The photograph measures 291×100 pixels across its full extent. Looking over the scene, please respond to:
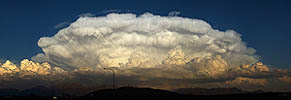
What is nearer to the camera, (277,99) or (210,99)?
(277,99)

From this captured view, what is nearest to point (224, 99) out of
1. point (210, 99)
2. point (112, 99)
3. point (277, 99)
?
point (210, 99)

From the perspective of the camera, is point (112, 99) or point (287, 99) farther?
point (112, 99)

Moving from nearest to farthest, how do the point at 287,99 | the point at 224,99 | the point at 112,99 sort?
the point at 287,99, the point at 224,99, the point at 112,99

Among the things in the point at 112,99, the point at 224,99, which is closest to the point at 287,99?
the point at 224,99

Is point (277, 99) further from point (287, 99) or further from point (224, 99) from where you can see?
point (224, 99)

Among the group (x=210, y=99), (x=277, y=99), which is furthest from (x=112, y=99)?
(x=277, y=99)

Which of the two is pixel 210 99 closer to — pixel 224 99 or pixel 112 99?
pixel 224 99

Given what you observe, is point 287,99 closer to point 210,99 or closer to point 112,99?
point 210,99

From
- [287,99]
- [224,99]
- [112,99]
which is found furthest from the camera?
[112,99]
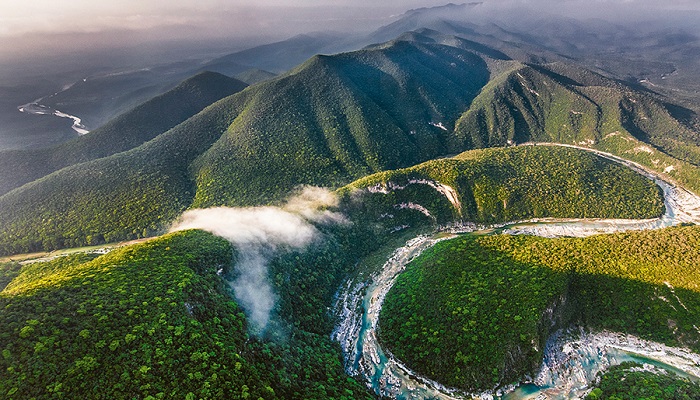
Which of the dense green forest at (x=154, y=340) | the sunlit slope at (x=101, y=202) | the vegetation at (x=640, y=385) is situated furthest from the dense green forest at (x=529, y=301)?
the sunlit slope at (x=101, y=202)

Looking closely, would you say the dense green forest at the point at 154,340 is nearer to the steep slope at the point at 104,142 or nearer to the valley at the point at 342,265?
the valley at the point at 342,265

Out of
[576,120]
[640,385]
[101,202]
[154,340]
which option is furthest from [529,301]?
[576,120]

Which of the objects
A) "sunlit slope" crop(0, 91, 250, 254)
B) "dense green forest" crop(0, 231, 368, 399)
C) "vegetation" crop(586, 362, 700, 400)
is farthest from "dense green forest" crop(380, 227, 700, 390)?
"sunlit slope" crop(0, 91, 250, 254)

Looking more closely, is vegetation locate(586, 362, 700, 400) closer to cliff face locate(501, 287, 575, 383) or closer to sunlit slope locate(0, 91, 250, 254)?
cliff face locate(501, 287, 575, 383)

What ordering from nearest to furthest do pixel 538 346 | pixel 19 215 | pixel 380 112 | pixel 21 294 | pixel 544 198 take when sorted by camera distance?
pixel 21 294 → pixel 538 346 → pixel 19 215 → pixel 544 198 → pixel 380 112

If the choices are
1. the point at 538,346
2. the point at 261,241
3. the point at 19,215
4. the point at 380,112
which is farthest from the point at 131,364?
the point at 380,112

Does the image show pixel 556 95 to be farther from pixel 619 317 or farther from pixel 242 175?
pixel 242 175
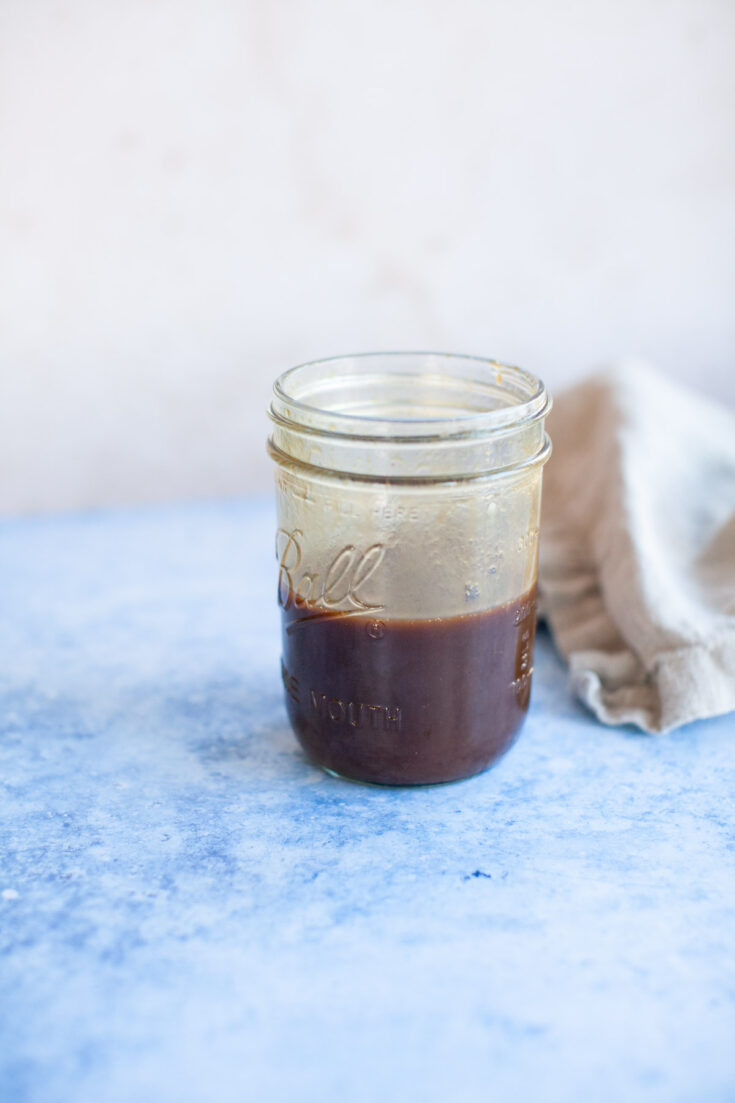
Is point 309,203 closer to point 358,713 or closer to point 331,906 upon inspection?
point 358,713

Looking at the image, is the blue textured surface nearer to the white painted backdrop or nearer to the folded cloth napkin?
the folded cloth napkin

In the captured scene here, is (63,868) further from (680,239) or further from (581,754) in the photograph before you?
(680,239)

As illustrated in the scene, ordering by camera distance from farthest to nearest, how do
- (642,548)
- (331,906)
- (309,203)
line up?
1. (309,203)
2. (642,548)
3. (331,906)

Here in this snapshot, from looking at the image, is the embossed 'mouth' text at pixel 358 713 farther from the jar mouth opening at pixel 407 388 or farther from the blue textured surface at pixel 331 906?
the jar mouth opening at pixel 407 388

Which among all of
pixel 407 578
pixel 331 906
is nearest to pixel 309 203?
pixel 407 578

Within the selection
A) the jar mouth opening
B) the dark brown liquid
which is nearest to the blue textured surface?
the dark brown liquid
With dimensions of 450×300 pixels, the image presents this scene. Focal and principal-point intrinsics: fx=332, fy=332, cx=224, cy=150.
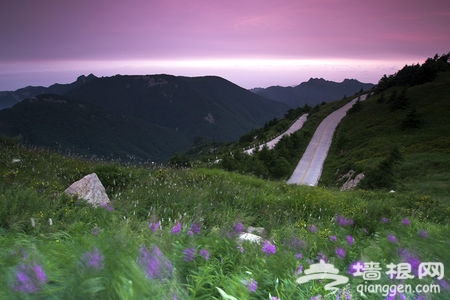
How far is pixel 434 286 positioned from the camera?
8.42ft

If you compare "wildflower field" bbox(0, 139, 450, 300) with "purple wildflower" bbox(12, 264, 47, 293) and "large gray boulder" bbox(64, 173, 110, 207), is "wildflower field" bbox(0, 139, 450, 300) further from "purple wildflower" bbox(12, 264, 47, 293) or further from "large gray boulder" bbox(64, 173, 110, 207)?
"large gray boulder" bbox(64, 173, 110, 207)

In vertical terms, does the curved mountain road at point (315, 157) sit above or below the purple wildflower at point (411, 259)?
below

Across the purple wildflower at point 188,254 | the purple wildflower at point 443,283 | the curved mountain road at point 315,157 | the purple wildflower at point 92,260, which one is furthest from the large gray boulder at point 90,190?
the curved mountain road at point 315,157

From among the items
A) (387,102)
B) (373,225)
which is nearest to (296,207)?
(373,225)

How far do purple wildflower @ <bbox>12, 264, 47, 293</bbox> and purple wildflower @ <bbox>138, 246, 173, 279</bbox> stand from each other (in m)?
0.70

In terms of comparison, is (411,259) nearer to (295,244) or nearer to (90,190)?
(295,244)

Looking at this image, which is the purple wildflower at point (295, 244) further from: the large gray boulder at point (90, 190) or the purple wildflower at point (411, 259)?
the large gray boulder at point (90, 190)

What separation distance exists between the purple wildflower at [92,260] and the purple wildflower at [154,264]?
0.34 metres

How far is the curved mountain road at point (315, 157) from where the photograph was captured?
36056mm

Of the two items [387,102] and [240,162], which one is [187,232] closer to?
[240,162]

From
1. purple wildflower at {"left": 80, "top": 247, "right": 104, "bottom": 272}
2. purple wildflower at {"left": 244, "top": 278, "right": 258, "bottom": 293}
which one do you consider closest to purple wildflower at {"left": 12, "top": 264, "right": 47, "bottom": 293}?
purple wildflower at {"left": 80, "top": 247, "right": 104, "bottom": 272}

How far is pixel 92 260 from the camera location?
2.36m

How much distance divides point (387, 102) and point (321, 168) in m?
38.8

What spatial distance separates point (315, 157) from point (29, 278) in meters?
47.9
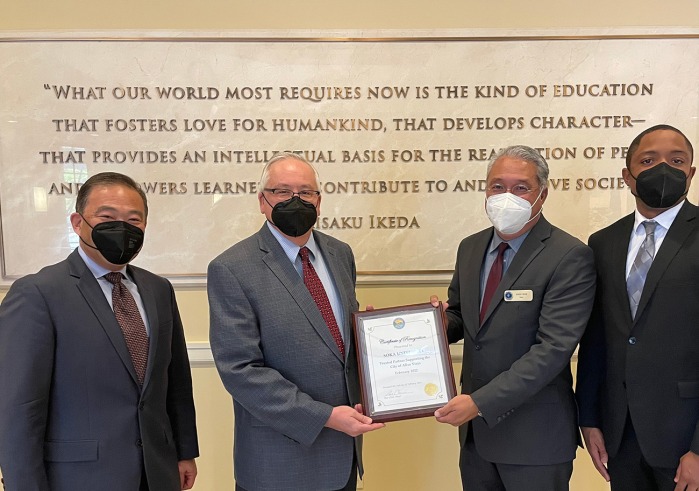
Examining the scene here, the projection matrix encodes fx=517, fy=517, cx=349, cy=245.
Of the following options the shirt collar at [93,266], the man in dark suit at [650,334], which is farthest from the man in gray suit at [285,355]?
the man in dark suit at [650,334]

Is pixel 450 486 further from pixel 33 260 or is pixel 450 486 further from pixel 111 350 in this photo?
pixel 33 260

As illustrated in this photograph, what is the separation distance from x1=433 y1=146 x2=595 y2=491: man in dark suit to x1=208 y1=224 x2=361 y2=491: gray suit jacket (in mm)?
380

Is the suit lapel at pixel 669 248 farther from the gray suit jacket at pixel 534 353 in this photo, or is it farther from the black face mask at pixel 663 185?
the gray suit jacket at pixel 534 353

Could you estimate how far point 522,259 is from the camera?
1.79 metres

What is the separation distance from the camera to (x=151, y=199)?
2713mm

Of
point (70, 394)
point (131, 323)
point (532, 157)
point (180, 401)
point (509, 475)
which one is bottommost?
point (509, 475)

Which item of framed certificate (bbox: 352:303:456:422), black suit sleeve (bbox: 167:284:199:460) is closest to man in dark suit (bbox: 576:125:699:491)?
framed certificate (bbox: 352:303:456:422)

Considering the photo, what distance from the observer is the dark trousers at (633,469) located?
5.65ft

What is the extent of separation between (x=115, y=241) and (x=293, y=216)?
0.54 meters

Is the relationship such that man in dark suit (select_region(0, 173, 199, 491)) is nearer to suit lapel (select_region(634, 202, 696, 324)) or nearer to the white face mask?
the white face mask

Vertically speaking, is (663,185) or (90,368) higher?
(663,185)

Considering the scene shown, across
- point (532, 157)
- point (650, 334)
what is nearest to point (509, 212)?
point (532, 157)

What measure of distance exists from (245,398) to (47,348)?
0.57m

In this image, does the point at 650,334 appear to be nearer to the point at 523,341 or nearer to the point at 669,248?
the point at 669,248
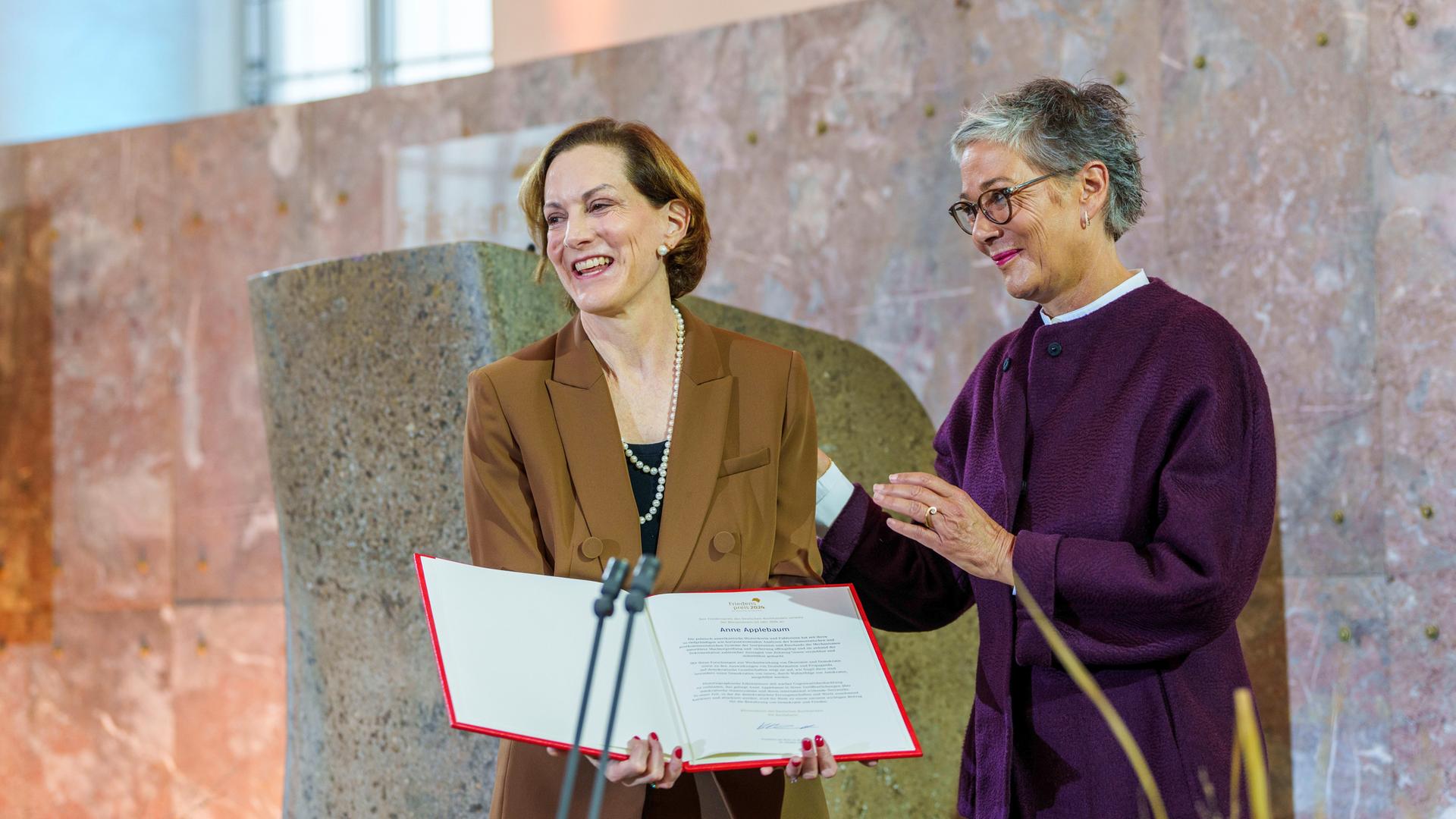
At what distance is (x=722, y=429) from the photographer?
2.01 metres

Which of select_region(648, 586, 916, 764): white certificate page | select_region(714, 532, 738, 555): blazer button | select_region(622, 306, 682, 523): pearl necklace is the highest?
select_region(622, 306, 682, 523): pearl necklace

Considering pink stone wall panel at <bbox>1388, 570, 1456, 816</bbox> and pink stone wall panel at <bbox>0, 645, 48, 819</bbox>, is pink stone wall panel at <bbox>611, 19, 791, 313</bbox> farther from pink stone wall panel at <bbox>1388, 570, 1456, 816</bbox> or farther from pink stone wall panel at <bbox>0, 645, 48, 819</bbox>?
pink stone wall panel at <bbox>0, 645, 48, 819</bbox>

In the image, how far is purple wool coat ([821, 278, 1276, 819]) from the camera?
6.32 ft

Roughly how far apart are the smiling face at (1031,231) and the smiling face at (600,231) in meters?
0.52

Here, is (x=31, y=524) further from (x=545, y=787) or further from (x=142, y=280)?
(x=545, y=787)

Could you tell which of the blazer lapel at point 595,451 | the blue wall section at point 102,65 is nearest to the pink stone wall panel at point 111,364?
the blue wall section at point 102,65

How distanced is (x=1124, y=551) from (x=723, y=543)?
1.81 feet

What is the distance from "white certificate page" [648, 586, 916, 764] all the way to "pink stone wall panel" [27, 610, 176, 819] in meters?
3.75

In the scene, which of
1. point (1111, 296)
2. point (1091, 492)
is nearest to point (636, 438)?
point (1091, 492)

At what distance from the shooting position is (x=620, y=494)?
1931mm

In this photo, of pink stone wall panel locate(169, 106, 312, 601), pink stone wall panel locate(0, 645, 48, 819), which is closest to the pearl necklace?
pink stone wall panel locate(169, 106, 312, 601)

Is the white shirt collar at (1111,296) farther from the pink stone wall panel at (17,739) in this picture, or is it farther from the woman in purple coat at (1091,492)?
the pink stone wall panel at (17,739)

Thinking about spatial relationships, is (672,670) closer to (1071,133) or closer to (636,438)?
(636,438)

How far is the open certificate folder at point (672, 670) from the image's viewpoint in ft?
5.64
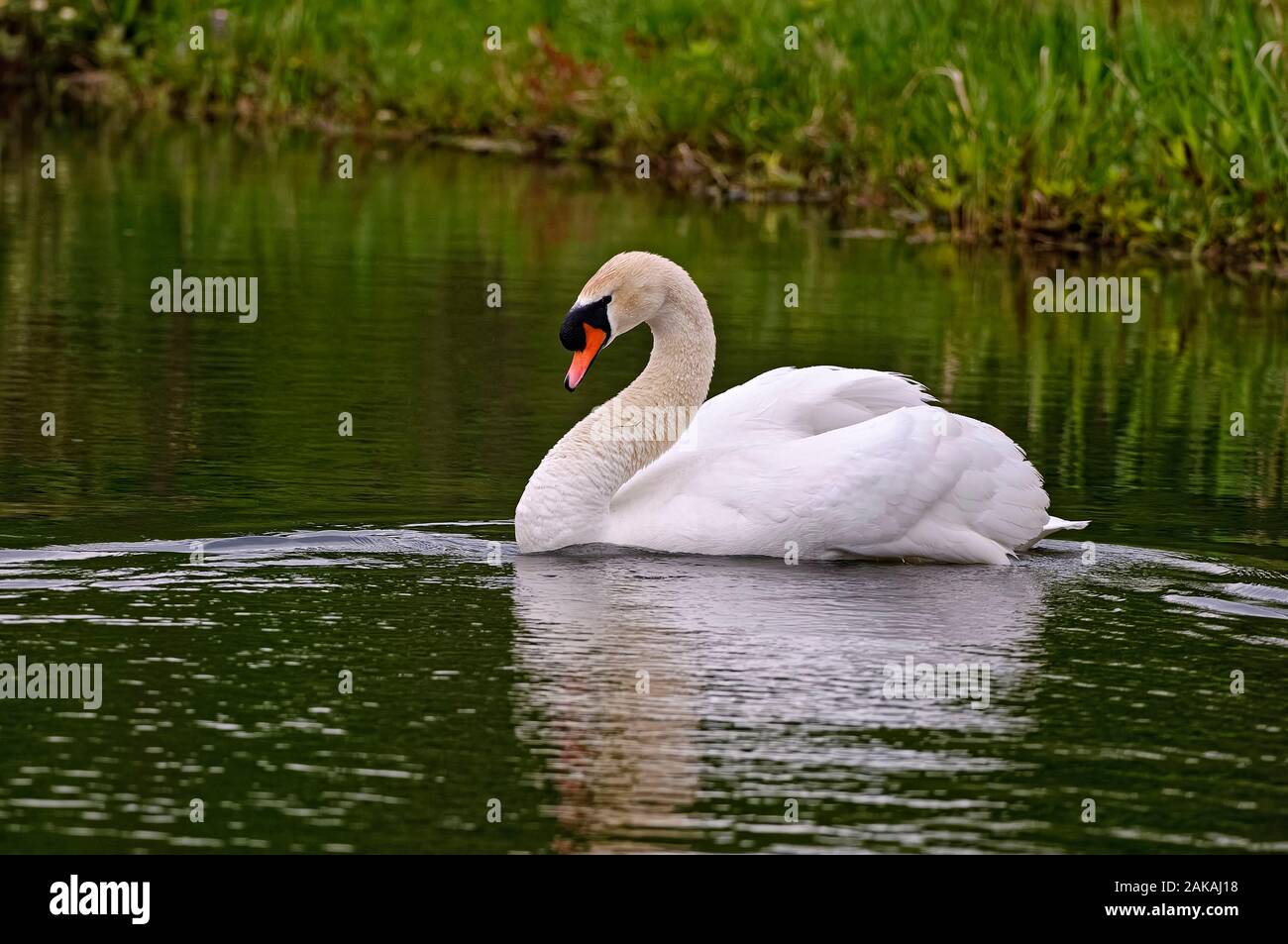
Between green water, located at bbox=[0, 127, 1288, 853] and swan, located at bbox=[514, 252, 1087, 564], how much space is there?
153mm

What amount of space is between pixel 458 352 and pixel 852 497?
527 centimetres

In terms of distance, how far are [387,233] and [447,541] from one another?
10.6m

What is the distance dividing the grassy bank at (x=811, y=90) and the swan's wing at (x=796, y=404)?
29.1 feet

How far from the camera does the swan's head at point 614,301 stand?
9.10 metres

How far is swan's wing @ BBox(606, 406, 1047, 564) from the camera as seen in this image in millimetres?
8469

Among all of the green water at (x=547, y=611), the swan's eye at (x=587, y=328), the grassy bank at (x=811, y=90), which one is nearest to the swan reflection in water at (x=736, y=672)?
the green water at (x=547, y=611)
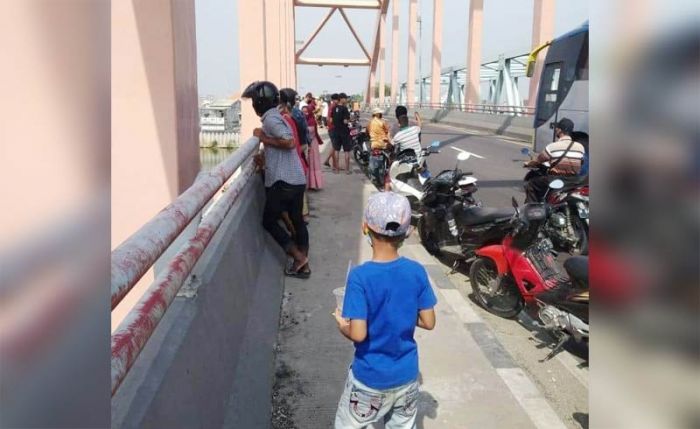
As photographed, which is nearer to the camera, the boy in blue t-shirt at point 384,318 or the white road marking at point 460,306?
the boy in blue t-shirt at point 384,318

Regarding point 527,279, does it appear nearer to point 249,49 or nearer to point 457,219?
point 457,219

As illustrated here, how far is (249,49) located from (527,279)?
22.6 ft

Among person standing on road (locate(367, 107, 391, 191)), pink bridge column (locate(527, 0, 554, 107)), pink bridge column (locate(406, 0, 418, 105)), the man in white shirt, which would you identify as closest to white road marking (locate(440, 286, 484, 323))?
the man in white shirt

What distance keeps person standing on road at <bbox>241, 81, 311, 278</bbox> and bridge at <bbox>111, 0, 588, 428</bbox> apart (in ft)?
0.49

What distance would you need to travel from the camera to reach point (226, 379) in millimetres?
2566

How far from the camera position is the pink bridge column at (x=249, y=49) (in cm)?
935

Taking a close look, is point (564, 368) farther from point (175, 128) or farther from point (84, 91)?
point (84, 91)

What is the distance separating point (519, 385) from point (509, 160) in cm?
1104

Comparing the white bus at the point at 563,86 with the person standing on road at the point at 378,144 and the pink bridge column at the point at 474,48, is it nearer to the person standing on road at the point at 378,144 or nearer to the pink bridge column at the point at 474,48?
the person standing on road at the point at 378,144

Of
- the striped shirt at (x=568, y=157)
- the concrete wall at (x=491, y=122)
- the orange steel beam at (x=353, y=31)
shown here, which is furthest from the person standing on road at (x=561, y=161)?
the orange steel beam at (x=353, y=31)

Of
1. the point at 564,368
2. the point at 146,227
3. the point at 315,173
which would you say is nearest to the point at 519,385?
the point at 564,368

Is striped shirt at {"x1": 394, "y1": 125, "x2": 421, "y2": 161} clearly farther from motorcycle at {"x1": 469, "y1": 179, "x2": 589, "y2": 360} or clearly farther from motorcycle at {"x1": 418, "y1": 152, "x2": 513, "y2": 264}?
motorcycle at {"x1": 469, "y1": 179, "x2": 589, "y2": 360}

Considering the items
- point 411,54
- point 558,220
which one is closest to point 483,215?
point 558,220

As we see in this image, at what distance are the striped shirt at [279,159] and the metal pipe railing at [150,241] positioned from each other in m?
1.69
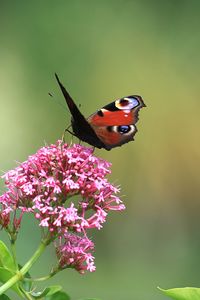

### Exercise brief
Copy the stretch from the line containing "What is the distance dividing" through the line containing "9.10 metres", both ends included, exactly as it stands.

### Answer to this exercise
What is the distance dividing the grassy bank at (x=811, y=90) and the swan's wing at (x=796, y=404)?
29.1 feet

How far from the camera does the swan's head at point 614,301 stand?
9.10 metres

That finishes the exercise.